» Task details
Pull out each line of the items below that contains the string "trim", copying every such line in full.

» Extracted entries
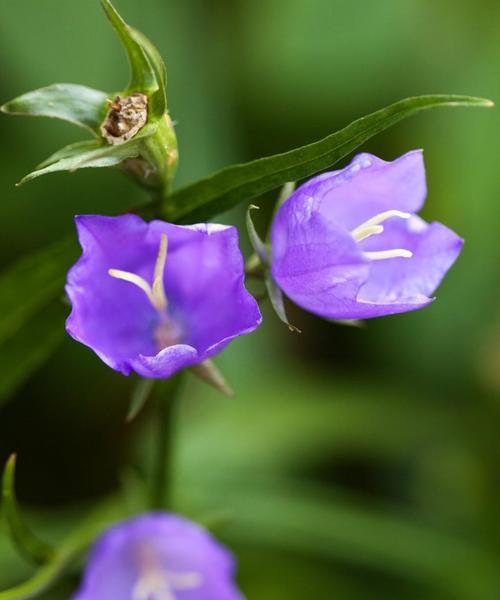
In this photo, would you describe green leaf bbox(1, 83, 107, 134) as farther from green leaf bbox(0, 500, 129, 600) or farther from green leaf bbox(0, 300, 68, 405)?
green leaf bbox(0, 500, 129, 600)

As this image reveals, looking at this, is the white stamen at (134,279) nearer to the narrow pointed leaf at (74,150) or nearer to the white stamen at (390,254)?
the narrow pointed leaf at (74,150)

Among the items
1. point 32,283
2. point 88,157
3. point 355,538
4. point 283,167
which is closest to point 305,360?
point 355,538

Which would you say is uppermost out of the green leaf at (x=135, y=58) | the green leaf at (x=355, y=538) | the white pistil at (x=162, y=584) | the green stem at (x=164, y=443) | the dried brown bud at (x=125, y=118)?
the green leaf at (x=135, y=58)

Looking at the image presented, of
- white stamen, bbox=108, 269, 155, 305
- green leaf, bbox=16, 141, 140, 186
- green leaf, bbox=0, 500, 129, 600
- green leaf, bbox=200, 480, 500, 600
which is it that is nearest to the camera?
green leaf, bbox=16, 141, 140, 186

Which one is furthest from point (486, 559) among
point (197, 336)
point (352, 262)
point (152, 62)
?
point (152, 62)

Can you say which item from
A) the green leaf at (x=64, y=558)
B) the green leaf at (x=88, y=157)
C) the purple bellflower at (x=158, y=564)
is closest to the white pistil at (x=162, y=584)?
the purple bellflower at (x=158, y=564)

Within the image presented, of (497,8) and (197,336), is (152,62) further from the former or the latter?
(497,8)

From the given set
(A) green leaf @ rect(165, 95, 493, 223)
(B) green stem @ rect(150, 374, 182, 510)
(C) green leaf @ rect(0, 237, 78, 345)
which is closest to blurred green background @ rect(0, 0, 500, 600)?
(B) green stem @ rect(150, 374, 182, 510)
--
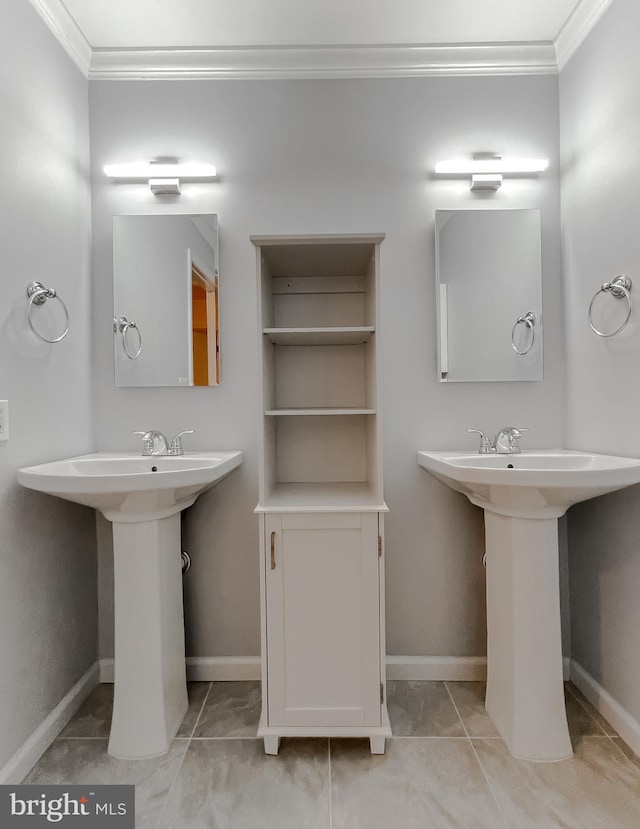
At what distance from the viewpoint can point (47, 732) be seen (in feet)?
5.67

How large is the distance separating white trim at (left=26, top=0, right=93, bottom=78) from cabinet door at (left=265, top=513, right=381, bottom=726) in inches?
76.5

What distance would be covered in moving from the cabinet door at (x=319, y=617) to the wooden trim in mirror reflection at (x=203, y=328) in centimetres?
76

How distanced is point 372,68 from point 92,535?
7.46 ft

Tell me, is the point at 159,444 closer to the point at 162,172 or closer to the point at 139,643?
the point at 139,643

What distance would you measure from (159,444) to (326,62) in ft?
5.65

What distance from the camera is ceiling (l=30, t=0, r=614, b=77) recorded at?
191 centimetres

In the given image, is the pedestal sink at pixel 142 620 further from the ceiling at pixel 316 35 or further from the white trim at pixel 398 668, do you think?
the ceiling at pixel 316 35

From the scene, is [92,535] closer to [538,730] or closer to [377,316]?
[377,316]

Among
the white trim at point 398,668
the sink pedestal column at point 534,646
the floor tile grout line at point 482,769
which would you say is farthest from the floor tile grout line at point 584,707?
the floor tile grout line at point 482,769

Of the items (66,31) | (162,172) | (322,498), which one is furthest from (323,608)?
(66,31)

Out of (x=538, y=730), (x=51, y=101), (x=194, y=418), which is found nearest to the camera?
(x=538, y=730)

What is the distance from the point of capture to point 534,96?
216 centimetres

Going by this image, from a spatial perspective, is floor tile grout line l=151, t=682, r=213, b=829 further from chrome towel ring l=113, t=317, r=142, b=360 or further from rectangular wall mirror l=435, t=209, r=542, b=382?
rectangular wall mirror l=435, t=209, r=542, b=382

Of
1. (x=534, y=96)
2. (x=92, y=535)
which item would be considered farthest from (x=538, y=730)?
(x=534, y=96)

» Expected answer
How large is the distance separating white trim at (left=26, top=0, right=93, bottom=78) from cabinet door at (left=265, top=513, right=381, bottom=726) in inches?
What distance would be covered in moving from the cabinet door at (x=319, y=617) to the wooden trim in mirror reflection at (x=203, y=328) in centimetres?
In the given image, is the pedestal sink at pixel 142 620 further from the ceiling at pixel 316 35 or further from the white trim at pixel 398 668, do you think?
the white trim at point 398,668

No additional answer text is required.